Well, using the instructions you were suggesting, WMI isn't providing
an API to get at the original, built-in MAC address. Part of the
process you were suggesting is "just" clearing registry keys - a
critical part of system configuration. *That* certainly isn't a
"standardized way to get at the hardware's default MAC address". The
WMI part isn't the big problem - it's the preceding step.

No, I think that would work fine. Supposedly it does, anyway.

It depends on whether that scheme actually *works*. I could ship a
"licensing scheme" that relied on an invalid user not creating a file
called licence.txt - I wouldn't say that's feasible as a real licensing
scheme.

Yes, it works; it is used by products.

I never claimed that you did. I just don't like it when newsgroup posts
involve slanging matches whoever's involved.

I sheepishly agree with that.

Does that mean you'll stop doing it?
Maybe.


We certainly haven't agreed on that. "Workable" presumably means that
something "works" doesn't it? For a copy protection scheme to work, it
must detect when someone fakes their MAC addresses. I don't have enough
experience of such products to know whether they manage that - but I
suspect they don't.

That's your definition of licensing scheme (and isn't a bad one).
Because a product ships with a "MAC address licensing scheme" that may
(or may not) let MAC addresses be spoofed does not mean it isn't a
legitimate licensing scheme. I would say that there is no licensing
scheme that is 100% accurate nor 100% secure. A product company may
decide that this hole may be perfectly acceptable for their needs.

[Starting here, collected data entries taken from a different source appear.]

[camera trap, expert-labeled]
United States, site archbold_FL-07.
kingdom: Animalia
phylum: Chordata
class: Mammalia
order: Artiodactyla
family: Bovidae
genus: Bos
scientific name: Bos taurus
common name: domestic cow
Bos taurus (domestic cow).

This is what makes such a licensing scheme workable.

Products have certainly been shipped using it. Are they genuinely
protected by the licensing scheme? That's a different matter.
True.


Hang on a sec - I specifically spoke about one-time validation. Not
"every time I run it" validation, nor validation which dies when
hardware is changed. I certainly don't like either of those.

Well, we agree on that. I don't like any of those schemes either,
including the one-time validation ones. All of them are relatively easy
to crack.

No. I just dispute whether it's reasonable to call that licensing
scheme "workable" if it doesn't provide any real protection.

I don't see how it can be denied that it is a workable technique, but
whatever. I never claimed, nor would I ever claim, it is a perfect
solution. But I would say it is perfectly acceptable for the needs of
some companies.

True.

Which is why they can define how bullet-proof or not bullet-proof their
licensing scheme is.

You make an excellent proxy for Peter, BTW.